Gradient boosting
Overview
Teaching: 20 min
Exercises: 10 minQuestions
What is the state of the art in tree models?
Objectives
Train gradient boosted models.
Visualise the decision boundaries.
Gradient boosting
Last, but not least, we move on to gradient boosting. Gradient boosting, our last topic, elegantly combines concepts from the previous methods. As a “boosting” method, gradient boosting involves iteratively building trees, aiming to improve upon misclassifications of the previous tree. Gradient boosting also borrows the concept of sub-sampling the variables (just like Random Forests), which can help to prevent overfitting.
While it is too much to express in this tutorial, the biggest innovation in gradient boosting is that it provides a unifying mathematical framework for boosting models. The approach explicitly casts the problem of building a tree as an optimization problem, defining mathematical functions for how well a tree is performing (which we had before) and how complex a tree is. In this light, one can actually treat AdaBoost as a “special case” of gradient boosting, where the loss function is chosen to be the exponential loss.

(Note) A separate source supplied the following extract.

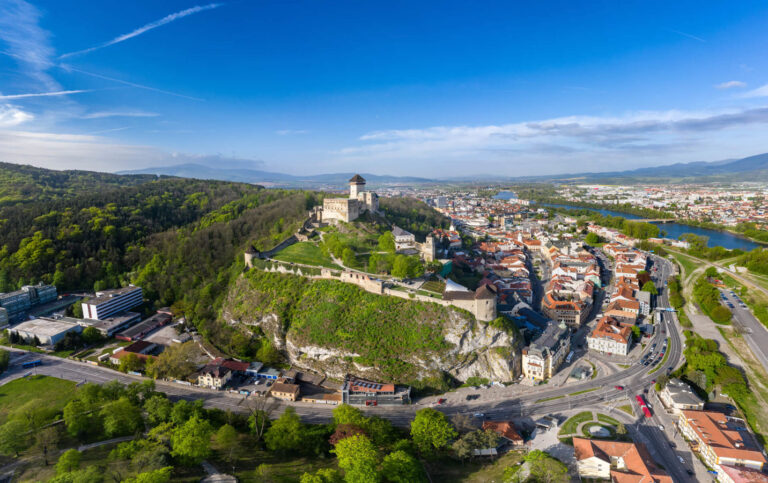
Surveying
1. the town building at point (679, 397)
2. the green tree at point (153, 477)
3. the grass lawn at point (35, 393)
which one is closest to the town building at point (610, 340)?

Let’s build a gradient boosting model.
np.random.seed(321)
mdl = ensemble.GradientBoostingClassifier(n_estimators=10)
mdl = mdl.fit(x_train.values, y_train.values)
plt.figure(figsize=[9,5])
txt = 'Gradient boosted tree (final decision surface)'
glowyr.plot_model_pred_2d(mdl, x_train, y_train, title=txt)
Key Points
As a “boosting” method, gradient boosting involves iteratively building trees, aiming to improve upon misclassifications of the previous tree.
Gradient boosting also borrows the concept of sub-sampling the variables (just like Random Forests), which can help to prevent overfitting.
The performance gains come at the cost of interpretability.